What you are asked to do: Repeat precisely, and only, the lines between the line containing "How far in distance" and the end of the listing below, both ends included.

Raw records:
--------

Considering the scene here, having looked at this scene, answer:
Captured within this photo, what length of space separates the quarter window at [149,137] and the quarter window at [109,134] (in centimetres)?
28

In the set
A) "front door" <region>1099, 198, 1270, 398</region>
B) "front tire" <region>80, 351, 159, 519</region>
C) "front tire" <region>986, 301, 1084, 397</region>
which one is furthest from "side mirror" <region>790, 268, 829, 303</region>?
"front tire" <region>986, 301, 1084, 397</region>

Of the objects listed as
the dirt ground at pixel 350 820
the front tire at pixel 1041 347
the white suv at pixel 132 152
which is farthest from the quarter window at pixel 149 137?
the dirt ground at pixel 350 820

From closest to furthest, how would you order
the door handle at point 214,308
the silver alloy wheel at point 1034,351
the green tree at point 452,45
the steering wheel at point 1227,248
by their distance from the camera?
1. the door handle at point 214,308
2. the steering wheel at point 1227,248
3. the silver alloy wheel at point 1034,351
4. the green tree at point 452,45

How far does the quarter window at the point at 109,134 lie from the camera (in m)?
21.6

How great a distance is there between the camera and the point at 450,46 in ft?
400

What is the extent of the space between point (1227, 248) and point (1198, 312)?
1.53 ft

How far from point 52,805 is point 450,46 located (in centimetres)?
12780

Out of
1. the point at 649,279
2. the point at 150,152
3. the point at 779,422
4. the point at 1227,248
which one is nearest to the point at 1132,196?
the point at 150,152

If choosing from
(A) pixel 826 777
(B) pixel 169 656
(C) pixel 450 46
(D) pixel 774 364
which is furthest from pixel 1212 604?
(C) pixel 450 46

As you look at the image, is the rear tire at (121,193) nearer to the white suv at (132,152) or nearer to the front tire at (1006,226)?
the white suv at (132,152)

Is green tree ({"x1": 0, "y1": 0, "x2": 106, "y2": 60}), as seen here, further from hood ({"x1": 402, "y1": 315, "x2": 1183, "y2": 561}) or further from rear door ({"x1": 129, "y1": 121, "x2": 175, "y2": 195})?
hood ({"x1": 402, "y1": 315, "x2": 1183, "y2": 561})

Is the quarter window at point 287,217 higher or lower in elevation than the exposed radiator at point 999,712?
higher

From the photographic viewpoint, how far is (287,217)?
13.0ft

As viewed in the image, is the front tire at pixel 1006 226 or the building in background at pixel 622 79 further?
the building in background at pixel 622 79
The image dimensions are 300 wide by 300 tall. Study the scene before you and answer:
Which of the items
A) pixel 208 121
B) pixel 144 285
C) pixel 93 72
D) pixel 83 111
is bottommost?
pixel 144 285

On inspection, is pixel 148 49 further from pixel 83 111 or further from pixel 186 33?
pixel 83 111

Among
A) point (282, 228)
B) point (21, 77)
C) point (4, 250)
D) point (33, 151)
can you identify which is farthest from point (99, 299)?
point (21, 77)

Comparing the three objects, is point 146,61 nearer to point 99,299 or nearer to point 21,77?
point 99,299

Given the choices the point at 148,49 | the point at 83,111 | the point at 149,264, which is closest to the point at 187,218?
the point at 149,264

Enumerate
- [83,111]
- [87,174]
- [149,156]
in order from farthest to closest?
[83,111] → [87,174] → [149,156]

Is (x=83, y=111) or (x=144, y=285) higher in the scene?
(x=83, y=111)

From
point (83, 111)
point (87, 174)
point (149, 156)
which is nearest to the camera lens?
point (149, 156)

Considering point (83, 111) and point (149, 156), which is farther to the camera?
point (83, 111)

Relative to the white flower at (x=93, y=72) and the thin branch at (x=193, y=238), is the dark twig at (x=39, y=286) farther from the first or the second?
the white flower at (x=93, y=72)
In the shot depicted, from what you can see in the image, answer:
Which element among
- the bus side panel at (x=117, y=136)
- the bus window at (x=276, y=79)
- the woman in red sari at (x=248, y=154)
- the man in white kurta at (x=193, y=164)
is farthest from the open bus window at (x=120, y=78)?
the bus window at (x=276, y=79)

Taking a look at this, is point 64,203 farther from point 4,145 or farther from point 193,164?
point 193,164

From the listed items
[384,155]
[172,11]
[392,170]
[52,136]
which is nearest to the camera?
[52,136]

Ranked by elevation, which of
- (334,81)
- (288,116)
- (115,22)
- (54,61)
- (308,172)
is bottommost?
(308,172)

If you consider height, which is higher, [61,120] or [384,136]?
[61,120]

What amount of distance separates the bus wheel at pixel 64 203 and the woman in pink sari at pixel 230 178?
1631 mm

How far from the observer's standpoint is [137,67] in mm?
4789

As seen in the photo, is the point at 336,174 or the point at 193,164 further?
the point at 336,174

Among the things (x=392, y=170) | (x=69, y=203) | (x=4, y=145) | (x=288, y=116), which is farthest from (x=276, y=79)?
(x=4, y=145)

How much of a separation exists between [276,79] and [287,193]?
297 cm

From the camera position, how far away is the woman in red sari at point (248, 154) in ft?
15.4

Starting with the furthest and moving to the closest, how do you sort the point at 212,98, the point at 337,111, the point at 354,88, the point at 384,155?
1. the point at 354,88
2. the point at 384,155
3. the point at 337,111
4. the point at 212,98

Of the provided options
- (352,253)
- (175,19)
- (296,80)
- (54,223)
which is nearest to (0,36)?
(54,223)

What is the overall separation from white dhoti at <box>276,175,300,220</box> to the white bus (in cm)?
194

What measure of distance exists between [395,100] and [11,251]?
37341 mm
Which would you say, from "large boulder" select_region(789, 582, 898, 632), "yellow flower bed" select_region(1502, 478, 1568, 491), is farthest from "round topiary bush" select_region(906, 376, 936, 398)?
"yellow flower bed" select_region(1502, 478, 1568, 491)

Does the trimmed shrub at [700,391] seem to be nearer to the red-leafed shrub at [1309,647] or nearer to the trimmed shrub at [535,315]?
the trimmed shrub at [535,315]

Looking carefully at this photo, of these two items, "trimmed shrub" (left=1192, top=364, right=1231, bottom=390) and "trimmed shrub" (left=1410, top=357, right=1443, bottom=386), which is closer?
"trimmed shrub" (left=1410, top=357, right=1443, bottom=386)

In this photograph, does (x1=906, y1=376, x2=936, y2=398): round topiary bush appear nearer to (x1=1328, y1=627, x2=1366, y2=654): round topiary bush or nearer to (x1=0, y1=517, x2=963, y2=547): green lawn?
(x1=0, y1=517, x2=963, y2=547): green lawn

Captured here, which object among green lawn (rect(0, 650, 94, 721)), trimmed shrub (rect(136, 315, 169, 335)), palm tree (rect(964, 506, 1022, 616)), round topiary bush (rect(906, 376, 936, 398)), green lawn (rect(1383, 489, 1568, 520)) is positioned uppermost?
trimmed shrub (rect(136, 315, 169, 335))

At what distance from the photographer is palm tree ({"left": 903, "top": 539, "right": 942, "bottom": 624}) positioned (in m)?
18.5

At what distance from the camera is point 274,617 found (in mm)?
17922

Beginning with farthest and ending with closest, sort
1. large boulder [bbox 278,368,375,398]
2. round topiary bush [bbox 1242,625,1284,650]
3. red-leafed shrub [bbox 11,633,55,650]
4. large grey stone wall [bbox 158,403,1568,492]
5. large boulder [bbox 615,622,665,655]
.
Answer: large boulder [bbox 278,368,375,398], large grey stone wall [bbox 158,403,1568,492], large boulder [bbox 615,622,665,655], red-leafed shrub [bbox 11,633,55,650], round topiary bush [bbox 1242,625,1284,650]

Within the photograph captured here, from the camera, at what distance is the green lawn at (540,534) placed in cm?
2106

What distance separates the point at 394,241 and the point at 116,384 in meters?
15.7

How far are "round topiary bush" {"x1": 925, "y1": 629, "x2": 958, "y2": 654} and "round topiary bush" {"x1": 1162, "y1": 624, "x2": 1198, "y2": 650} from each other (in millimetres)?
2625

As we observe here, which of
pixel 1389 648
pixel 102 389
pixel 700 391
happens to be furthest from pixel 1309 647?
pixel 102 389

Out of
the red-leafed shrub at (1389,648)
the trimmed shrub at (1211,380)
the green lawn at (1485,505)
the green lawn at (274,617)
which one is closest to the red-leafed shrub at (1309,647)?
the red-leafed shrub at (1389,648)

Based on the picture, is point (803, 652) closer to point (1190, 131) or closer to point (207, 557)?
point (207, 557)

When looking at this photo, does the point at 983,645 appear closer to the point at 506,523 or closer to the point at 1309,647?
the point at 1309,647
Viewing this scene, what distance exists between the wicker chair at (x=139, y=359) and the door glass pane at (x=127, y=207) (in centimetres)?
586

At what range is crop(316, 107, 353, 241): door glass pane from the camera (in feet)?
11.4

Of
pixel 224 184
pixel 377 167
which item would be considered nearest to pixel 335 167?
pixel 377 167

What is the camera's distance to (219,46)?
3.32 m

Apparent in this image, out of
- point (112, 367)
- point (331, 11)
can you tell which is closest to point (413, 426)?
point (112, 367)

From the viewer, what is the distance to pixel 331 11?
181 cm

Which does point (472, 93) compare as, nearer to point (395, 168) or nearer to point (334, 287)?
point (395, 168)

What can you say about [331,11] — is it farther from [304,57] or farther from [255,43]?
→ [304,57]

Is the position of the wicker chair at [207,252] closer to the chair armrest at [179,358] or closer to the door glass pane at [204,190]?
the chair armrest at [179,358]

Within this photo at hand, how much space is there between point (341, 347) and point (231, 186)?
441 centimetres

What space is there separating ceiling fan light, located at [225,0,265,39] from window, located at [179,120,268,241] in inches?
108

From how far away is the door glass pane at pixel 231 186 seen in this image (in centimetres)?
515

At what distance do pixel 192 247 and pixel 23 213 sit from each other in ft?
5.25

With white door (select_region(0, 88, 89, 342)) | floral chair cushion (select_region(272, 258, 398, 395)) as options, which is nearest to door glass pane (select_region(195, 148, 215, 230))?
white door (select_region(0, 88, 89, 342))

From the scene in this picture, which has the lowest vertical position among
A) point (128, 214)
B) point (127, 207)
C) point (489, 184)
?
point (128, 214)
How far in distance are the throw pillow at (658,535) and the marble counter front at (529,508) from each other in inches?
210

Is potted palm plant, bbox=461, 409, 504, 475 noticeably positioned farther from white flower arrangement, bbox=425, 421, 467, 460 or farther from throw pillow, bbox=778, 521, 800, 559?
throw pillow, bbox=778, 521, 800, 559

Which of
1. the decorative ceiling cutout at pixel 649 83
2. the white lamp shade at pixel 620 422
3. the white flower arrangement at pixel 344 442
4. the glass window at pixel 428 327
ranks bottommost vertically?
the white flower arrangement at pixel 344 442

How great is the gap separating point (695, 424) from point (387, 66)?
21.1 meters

--------

Solution to the exercise:
How far in distance are the throw pillow at (658,535) and the marble counter front at (529,508) from each other in inches?
210

Is potted palm plant, bbox=461, 409, 504, 475 noticeably positioned farther from white flower arrangement, bbox=425, 421, 467, 460 or farther from throw pillow, bbox=778, 521, 800, 559?
throw pillow, bbox=778, 521, 800, 559

Which of
1. the decorative ceiling cutout at pixel 649 83
2. the white lamp shade at pixel 620 422
3. the white flower arrangement at pixel 344 442
4. the glass window at pixel 428 327
ranks bottommost vertically?
the white flower arrangement at pixel 344 442

How great is the gap separating point (695, 424) from point (387, 66)?
21.1 meters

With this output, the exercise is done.